MONARC-99/?? - version 2.2
This document compiles some observations on the Objectivity/DB AMS protocol. This document is based on some Objectivity 4.0.2/Solaris tests done by me in Feb 1999. The part about large VArrays over the AMS is based on tests done in June 1999 using Objectivity 5.1/Solaris. Thanks to Eva Arderiu Ribera for information on large VArray tests over the AMS done earlier by Marcin Nowak.
Note that this document does not concern the FTO/DRO option: I tested remote access to unreplicated databases, FTO/DRO may introduce additional protocol complications.
As TCP/IP is the base AMS transport mechanism, all the usual issues with TCP/IP apply to AMS communications. Some machines may have kernel limitations on the number of TCP/IP connections. Also, on high-latency links, the relatively small TCP window size may cause a bottleneck even though the available bandwidth has not been saturated. In that case multiple remote clients, each having their own connection to the AMS, would be needed to saturate the link. Feedback mechanisms inside TCP/IP, which ensure that any one connection takes only its fair share of the available bandwidth, may cause nonlinear behaviour in some cases. On performance issues related to TCP/IP, see the usual literature.
For reading and writing of large (>64KB) VArray contents, there is a difference between local and remote databases. With a local database, the large VArray contents are read and written in a single filesystem I/O operation, no matter what the VArray size is. When the client reads or writes the contents of a large VArray though the AMS, this happens with a sequence of AMS communications. The client divides the VArray in 64 KB chunks and does one AMS communication for each subsequent chunk. This 64 KB chunk size number is independent of the federation page size (from 2 to 64 KB). If 64 KB is not divisible by the chosen page size, the chunk size may actually be the smaller, to make it a multiple of the page size, I did not check this.
Objectivity clients always bring the whole VArray in memory when the first element is accessed, no matter whether the array is in a local or a remote database.
I have never seen a client request two or more pages at once: it always requests a single page and waits for it to arrive. This means that reading is synchronous and non-pipelined. One can thus expect extra delays when the round trip time between the client and the AMS grows.
At the time (of day) of the test, the CERN-Caltech round trip was 0.25 seconds. Theoretically, looking at the AMS reading protocol and assuming no extra roundtrip overheads due to TCP, reading a 32 KB page will take at least 0.25 seconds, so a single client can never pull more than 32/0.25 = 128 KB/s, regardless of the bandwidth of the link.
In the small test I could pull ~50 KB/s with an Objectivity client reading from a DB file at Caltech. With an ftp client I could pull the file over at ~60 KB/s.
Note that it is unknown to me how much CPU power an AMS server actually needs to serve a certain amount of data. I have once seen a machine which used 100% of its single CPU providing AMS services, but I expect that a very large part of the CPU power consumption went to the TCP/IP protocol stack and filesystem code inside the kernel, rather than the user-level AMS code itself.
The lack of multithreadedness means that with the current AMS system, to scale up AMS traffic, one should install an additional (small) machine with an additional (small) filesystem, rather than double the CPU power and filesystem throughput of the existing machine. The AMS processes on different machines do not have to communicate with each other so I expect linear scaling, as long as the network link to these machines is not a bottleneck. Note again that this is the non-FTO/DRO, non-replicated case.
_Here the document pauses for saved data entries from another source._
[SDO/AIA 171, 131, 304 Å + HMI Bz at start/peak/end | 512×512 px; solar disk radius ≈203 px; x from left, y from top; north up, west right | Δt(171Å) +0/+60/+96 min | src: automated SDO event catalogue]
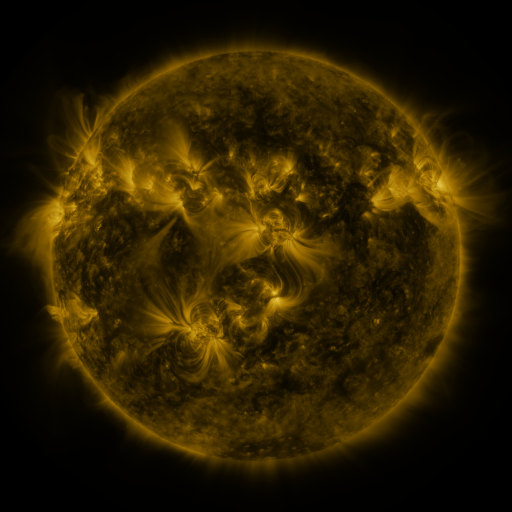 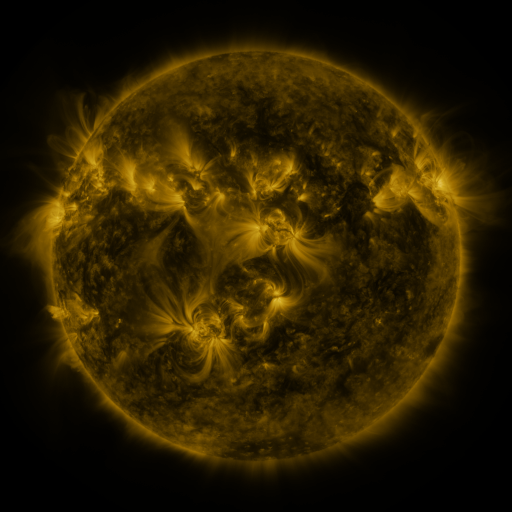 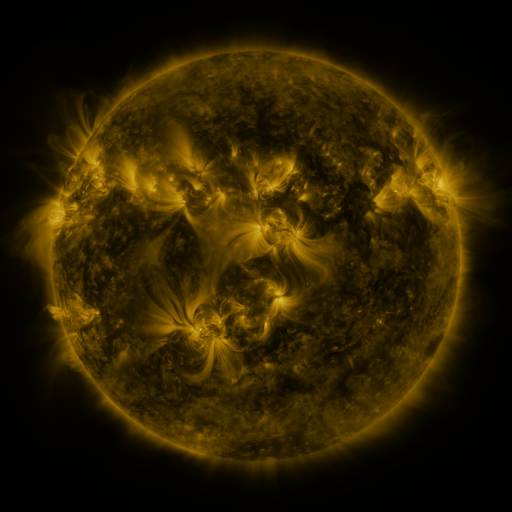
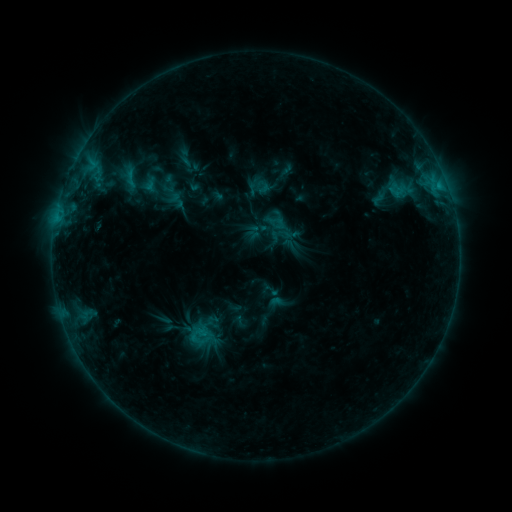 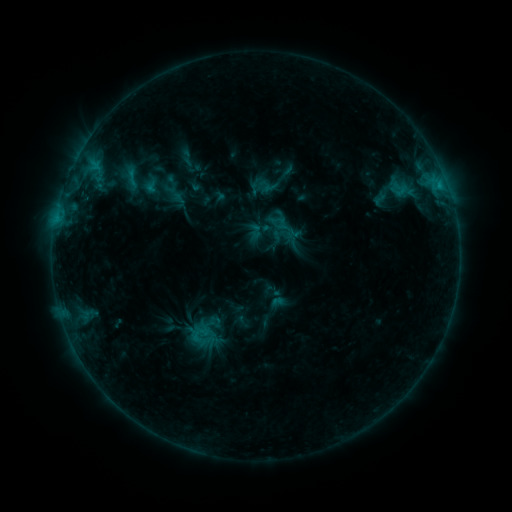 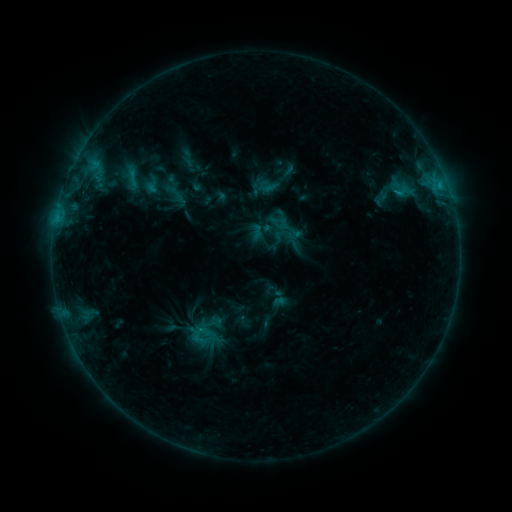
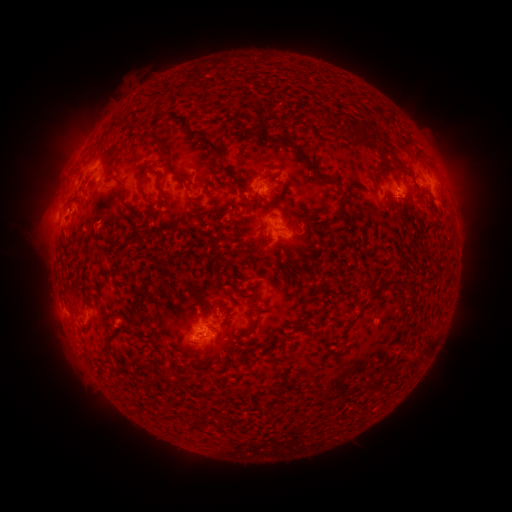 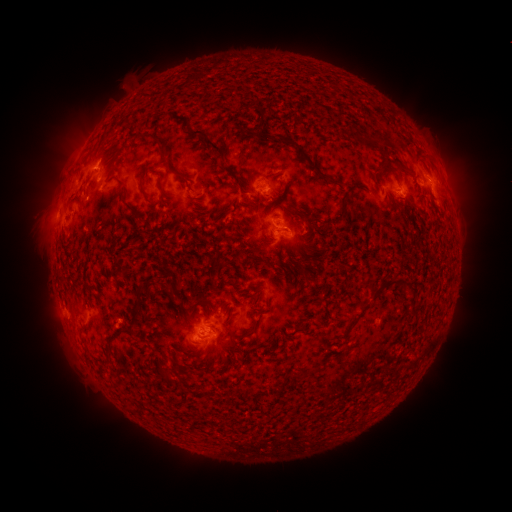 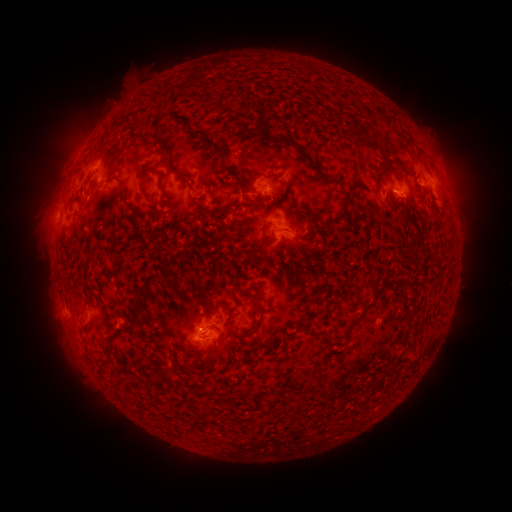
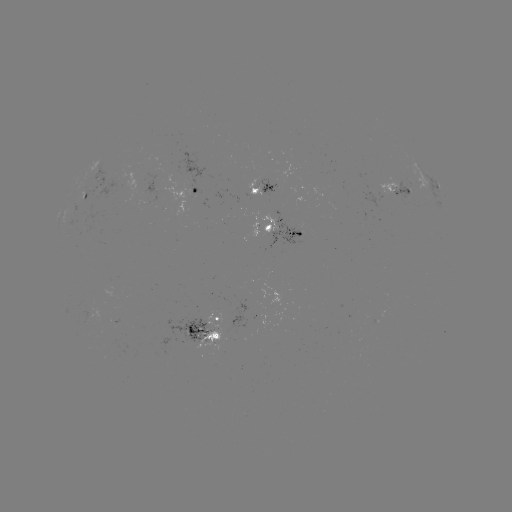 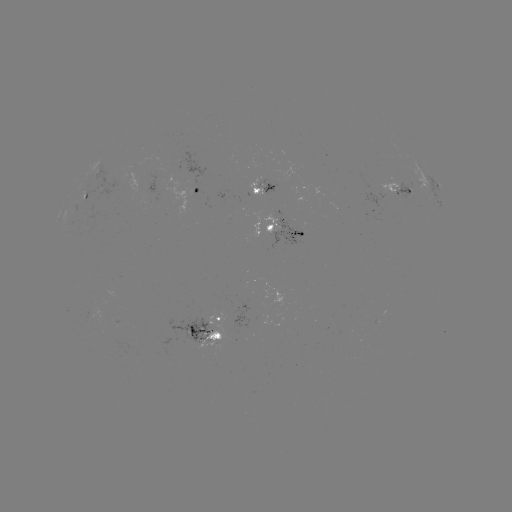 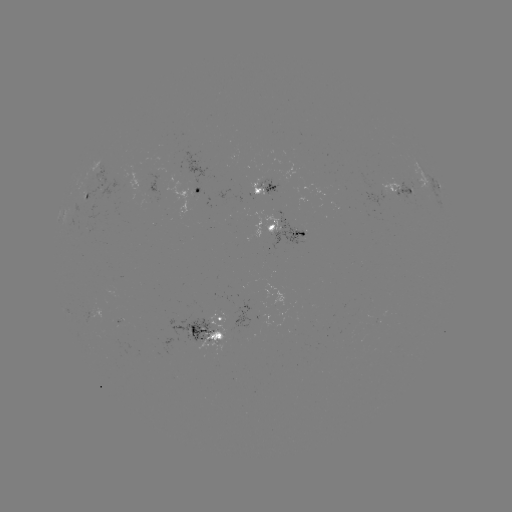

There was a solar emerging-flux region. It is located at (113, 184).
Of course, many small AMS data servers with many small filesystems are more difficult to manage than a few large servers.
The BaBar solution is likely to allow for multiple AMS processes (or threads) running on a single machine, all providing access to databases on the filesystem(s) of this machine. Each client will connect permanently to one of these AMS processes (or threads) after a negotiation phase which ensures some degree of load balancing between the AMS instances. The multithreaded solution will allow all CPU capacity in the machine to be used for AMS tasks. No fine-grained synchronisation between the different AMS processes or threads running on a machine will be needed, so I expect linear performance scaling if more CPUs and AMS processes are added to the machine, until network or filesystem throughput limits provide a ceiling.